Document
^^^^^^^^^^^^^^^^

# Infantry vs Armoured Recce



## marshmanguy (9 Jan 2005)

How does infantry and recce differ?  I know the obvious points, but I mean how is there training and job different?  I ask because I need to choose between the Queen's Own Rifles and the Queen's York Rangers.


----------



## Love793 (10 Jan 2005)

We use vehicles as our primary modes of tpt, as opposed to the infantry man whom relies on his feet to get him from point a to b.  Other than that the other differences are, we avoid decisive engagement, where the infantries job is to close with and destroy the enemy.  We guide/direct the battle, where the infantry physically wins it.  He works for LCol as part of a battalion, we work for a Col or higher as a brigade asset.  Best advice talk to members of both units and see what they do.  Ask the recruiters to see a video.  The QYR have a good one you can watch.


----------



## Gayson (10 Jan 2005)

You can show up to either Fort York or Aurora Armouries on any wednesday night at 1730.   Just approach any NCO you see and ask to see the recruiter.

Armoured Recce rely on vehicles and dismounted patrols to conduct recconaissance on the enemy and surrounding terrain.  QYRANG is a squadron sized brigade recce asset.  This means that it is our job to check things out for the brigade during an advance, or act as an early warning against enemy advance during the defensive.

Currently (I believe) we are in transition from the old Iltis jeep to the new G-Wagon so lately we have done nothing but dismounted patrolling this training year (except for CAC 04).

As an Armoured Recce soldier you may still get to enjoy some of the excitement of being an Infanteer.  While you will not be doing section attacks on enemy positions, or much Urban Warfare training much (but that could always change I guess), you will get to sneak around the bush conductiong recce patrols.


----------



## George Wallace (10 Jan 2005)

.....and you have to learn how to read your map a lot quicker.....as you are moving faster than on foot......"Darn I was supposed to turn left two Kms back there....."

GW


----------



## Gayson (10 Jan 2005)

;D

The best thing ever is when the CC is the GIB.  Getting pissed off with the driver and observer, he is capable of grabbing each guys head and slam them into each other in a fit of rage because both the observer and driver failed to see the correct turn.

^^^^^^^^^^^^^^^^

Record extracts
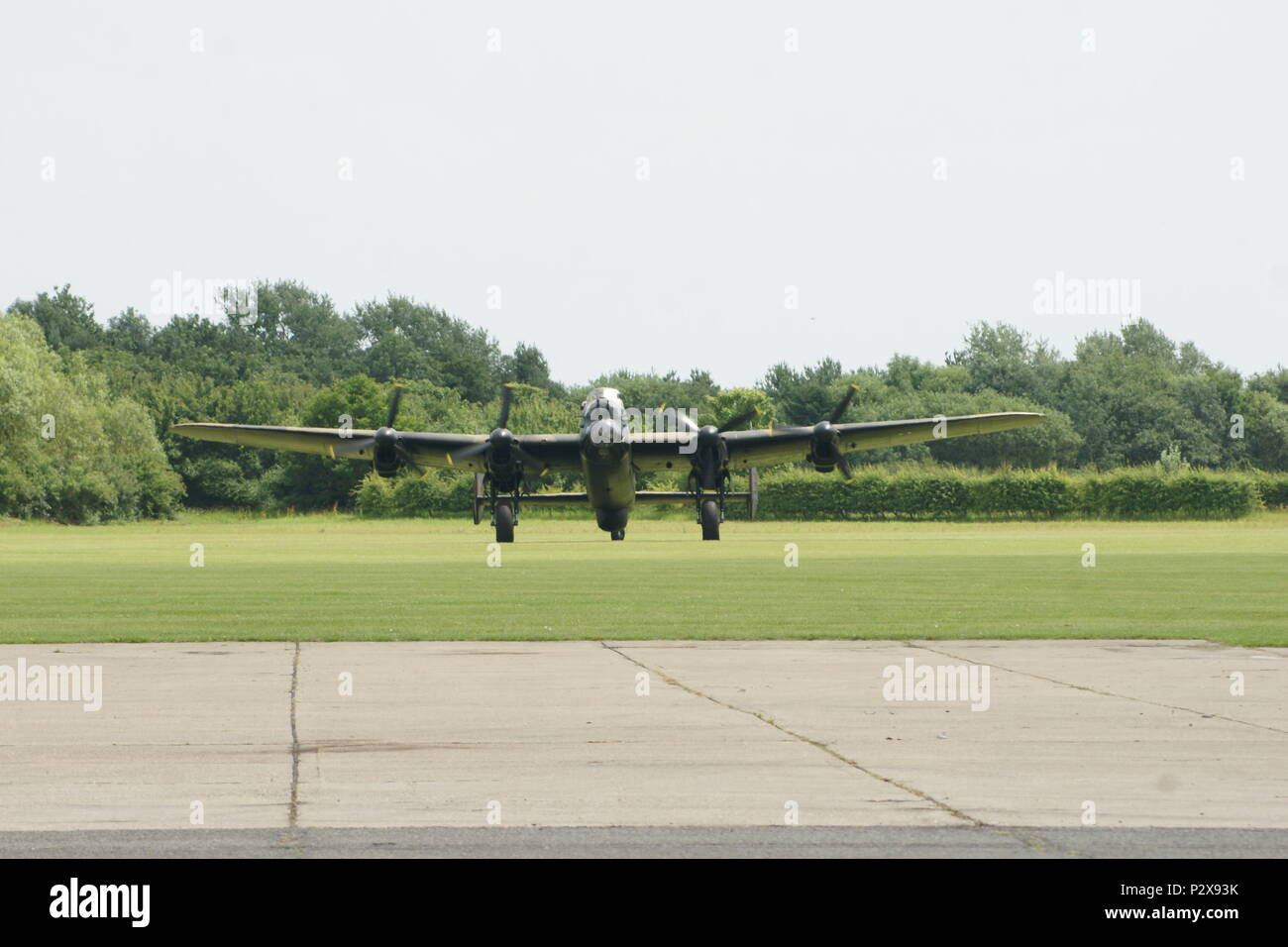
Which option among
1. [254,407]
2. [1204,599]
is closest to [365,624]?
[1204,599]

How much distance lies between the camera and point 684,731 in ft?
35.8

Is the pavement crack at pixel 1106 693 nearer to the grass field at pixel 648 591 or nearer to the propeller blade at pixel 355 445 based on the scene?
the grass field at pixel 648 591

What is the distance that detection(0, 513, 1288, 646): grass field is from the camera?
756 inches

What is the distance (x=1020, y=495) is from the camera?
268ft

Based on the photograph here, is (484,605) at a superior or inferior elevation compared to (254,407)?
inferior

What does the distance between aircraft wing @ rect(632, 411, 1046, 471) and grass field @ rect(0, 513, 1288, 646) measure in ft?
10.4

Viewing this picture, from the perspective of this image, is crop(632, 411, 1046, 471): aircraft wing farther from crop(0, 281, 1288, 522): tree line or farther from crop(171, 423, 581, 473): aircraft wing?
crop(0, 281, 1288, 522): tree line

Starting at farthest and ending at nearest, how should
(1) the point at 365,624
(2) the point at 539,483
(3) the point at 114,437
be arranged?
(3) the point at 114,437 < (2) the point at 539,483 < (1) the point at 365,624

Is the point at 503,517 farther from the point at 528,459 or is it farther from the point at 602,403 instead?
the point at 602,403

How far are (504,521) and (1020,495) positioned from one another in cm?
3882

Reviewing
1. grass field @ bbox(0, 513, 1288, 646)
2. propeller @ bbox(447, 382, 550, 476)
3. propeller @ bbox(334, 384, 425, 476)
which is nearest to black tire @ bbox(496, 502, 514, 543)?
grass field @ bbox(0, 513, 1288, 646)
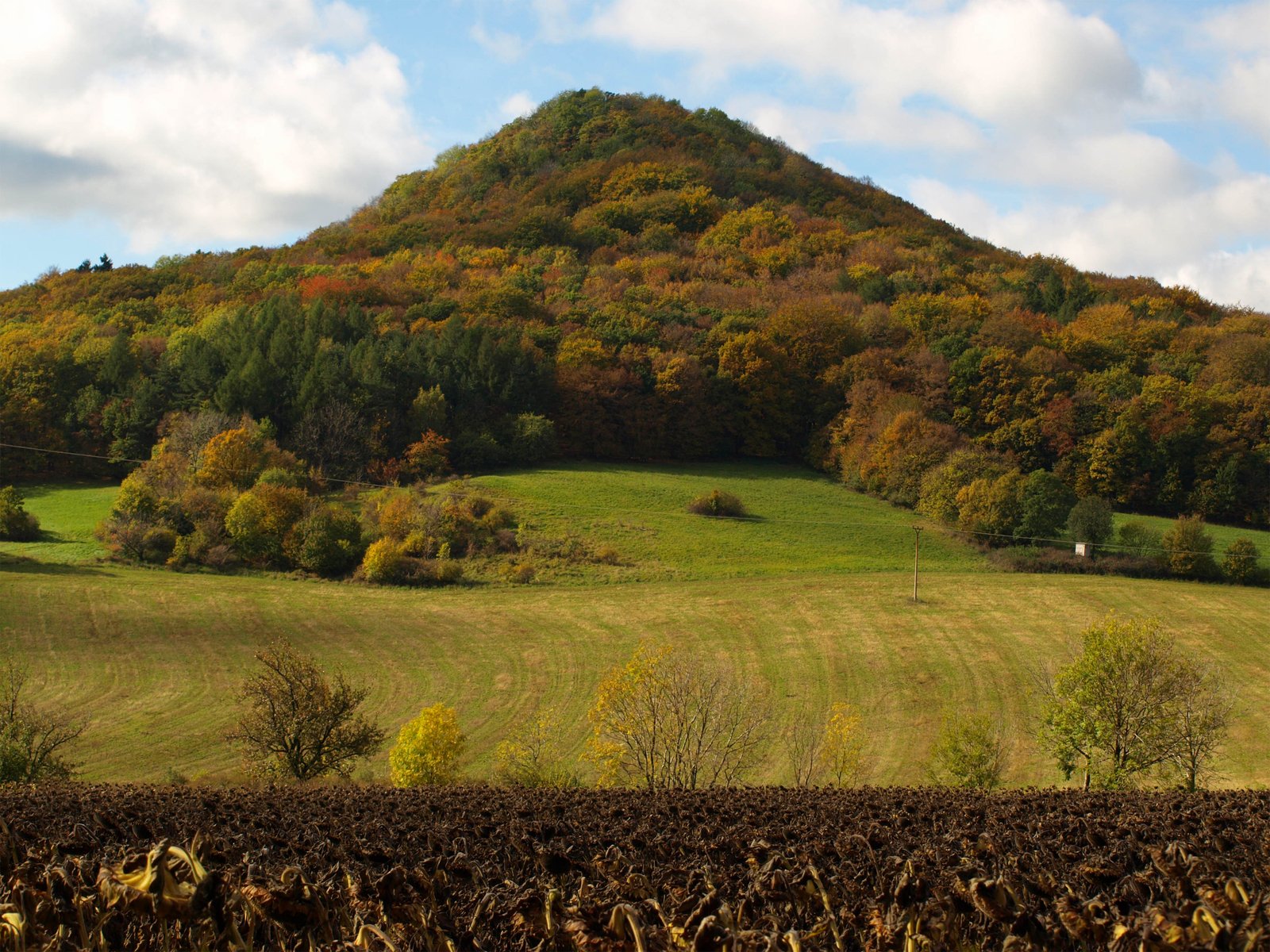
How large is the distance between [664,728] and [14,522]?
47.9 meters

^^^^^^^^^^^^^^^^

Work instructions
a - According to the infantry vs armoured recce thread, what time on Wednesday nights can someone show up at Fort York or Aurora Armouries?
b - Reproduce the passage of the infantry vs armoured recce thread that starts with the words "As an Armoured" and ends with "Wallace (10 Jan 2005)".

Results in order
a - 1730

b -
As an Armoured Recce soldier you may still get to enjoy some of the excitement of being an Infanteer.  While you will not be doing section attacks on enemy positions, or much Urban Warfare training much (but that could always change I guess), you will get to sneak around the bush conductiong recce patrols.


----------



## George Wallace (10 Jan 2005)